Em risco respostas sociais nas áreas da infância, envelhecimento, deficiência e apoio às famílias.

A União Distrital das Instituições Particulares de Solidariedade Social de Braga (UDIPSS Braga) alertou para o risco de várias IPSS perderem financiamento do Plano de Recuperação e Resiliência (PRR) por atrasos que diz não serem imputáveis às instituições.

Numa carta aberta enviada ao Presidente da República, ao primeiro-ministro e a vários membros do Governo, a UDIPSS Braga manifesta “profunda preocupação” perante a situação em que se encontram diversas IPSS que estão a executar investimentos financiados pelo PRR.

“Está em causa uma situação que exige uma resposta política urgente. Não apenas porque várias IPSS correm o risco de perder financiamento por atrasos que não provocaram, mas também porque, paralelamente, se encontram agora confrontadas com uma interpretação fiscal que as obriga a suportar encargos adicionais de IVA [Imposto de Valor Acrescentado] precisamente sobre os investimentos que estão a realizar em benefício das populações”, refere, considerando que em causa estão “duas penalizações sobre as mesmas instituições”.

“De um lado, o risco de perda de financiamento por atrasos que, em larga medida, lhes são alheios. Do outro, a obrigação de encontrar recursos próprios adicionais para suportar IVA sobre investimentos sociais de milhões de euros”, sublinha.

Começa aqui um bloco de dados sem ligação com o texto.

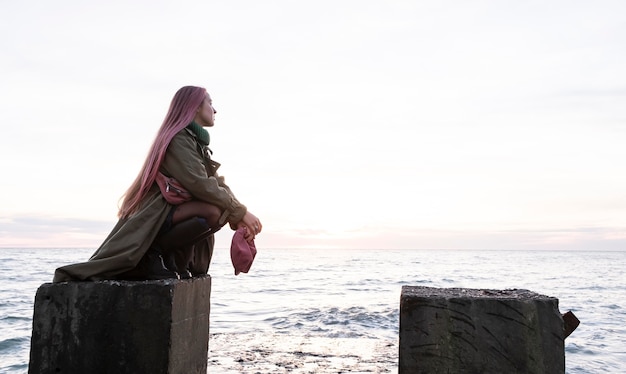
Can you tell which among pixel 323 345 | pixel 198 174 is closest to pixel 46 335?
pixel 198 174

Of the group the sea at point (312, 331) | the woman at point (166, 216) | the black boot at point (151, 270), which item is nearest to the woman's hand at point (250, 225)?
the woman at point (166, 216)

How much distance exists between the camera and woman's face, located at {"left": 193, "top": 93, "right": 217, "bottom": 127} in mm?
4031

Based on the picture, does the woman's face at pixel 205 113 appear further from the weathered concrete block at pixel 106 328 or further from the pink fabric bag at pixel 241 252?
the weathered concrete block at pixel 106 328

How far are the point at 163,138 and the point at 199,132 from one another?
26 centimetres

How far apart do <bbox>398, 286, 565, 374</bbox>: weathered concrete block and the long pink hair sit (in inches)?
69.5

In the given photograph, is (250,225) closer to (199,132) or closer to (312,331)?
(199,132)

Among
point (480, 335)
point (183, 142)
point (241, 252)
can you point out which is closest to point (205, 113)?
point (183, 142)

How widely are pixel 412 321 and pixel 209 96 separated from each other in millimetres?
2024

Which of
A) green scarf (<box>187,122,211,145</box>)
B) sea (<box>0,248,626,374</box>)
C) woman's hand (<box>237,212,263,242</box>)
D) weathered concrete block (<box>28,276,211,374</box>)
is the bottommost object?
sea (<box>0,248,626,374</box>)

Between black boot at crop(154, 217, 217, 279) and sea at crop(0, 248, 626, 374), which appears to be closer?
black boot at crop(154, 217, 217, 279)

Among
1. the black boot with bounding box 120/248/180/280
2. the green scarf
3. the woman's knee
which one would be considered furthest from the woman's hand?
the green scarf

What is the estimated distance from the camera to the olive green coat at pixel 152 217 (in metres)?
3.53

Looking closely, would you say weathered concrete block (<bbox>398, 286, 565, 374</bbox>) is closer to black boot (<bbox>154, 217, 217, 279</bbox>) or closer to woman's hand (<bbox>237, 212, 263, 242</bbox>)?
woman's hand (<bbox>237, 212, 263, 242</bbox>)

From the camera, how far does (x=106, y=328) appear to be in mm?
3369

A UDIPSS lembra que em causa está a construção de creches, estruturas residenciais para pessoas idosas, centros de atividades e capacitação para a inclusão, lares residenciais, serviços de apoio domiciliário e outros equipamentos e revela que, na sequência de um levantamento realizado junto das suas associadas, só na sua área de intervenção identificou cinco projetos de investimento ainda em execução.

Os cinco projetos, acrescenta, representam um investimento global próximo dos 11,9 milhões de euros, dos quais cerca de 6,1 milhões de euros correspondem a financiamento PRR.

“Estes investimentos abrangem diretamente 388 utentes e destinam-se ao reforço de respostas sociais nas áreas da infância, envelhecimento, deficiência e apoio às famílias. Apesar de as empreitadas apresentarem níveis de execução entre 50% e 95%, todas as instituições identificam o mesmo problema: existe um sério risco de perda do financiamento, se não forem prorrogados os respetivos prazos de execução”, alerta.

Reiterando que os constrangimentos verificados são, na sua esmagadora maioria, externos às instituições, a UDIPSS diz que “foram reportadas situações de incumprimento grave de empreiteiros, que obrigaram à resolução de contratos e à repetição de procedimentos de contratação pública”.

Somam-se “sucessivos atrasos das empresas de construção, demora na apreciação de processos administrativos, candidaturas suspensas durante meses enquanto aguardavam decisões jurídicas, dificuldades no fornecimento de materiais, atrasos nas ligações às redes de energia, erros de conceção dos projetos, trabalhos arqueológicos não previstos, e outras condicionantes de natureza técnica, administrativa e legal”.

“Na verdade, existem empreiteiros com alvarás que ganharam concurso para além da sua capacidade, que falharam nas suas obras e que veem o seu alvará sem qualquer fiscalização ou sanção, mantendo-se no mercado como se nada fosse, em face da inexistência de fiscalização. São circunstâncias que as IPSS não criaram, que não dominam e que não têm poder para resolver”, descreve.

E lança a pergunta: “Como pode o Estado exigir às IPSS o cumprimento absoluto de prazos quando os próprios organismos públicos demoram meses a emitir pareceres, aprovar alterações, conceder licenciamentos, autorizar adendas ou assegurar ligações indispensáveis à conclusão das obras?”.

Segundo a UDIPSS Braga “em diversos casos, as próprias candidaturas apenas obtiveram aprovação alguns meses antes da data-limite de execução”.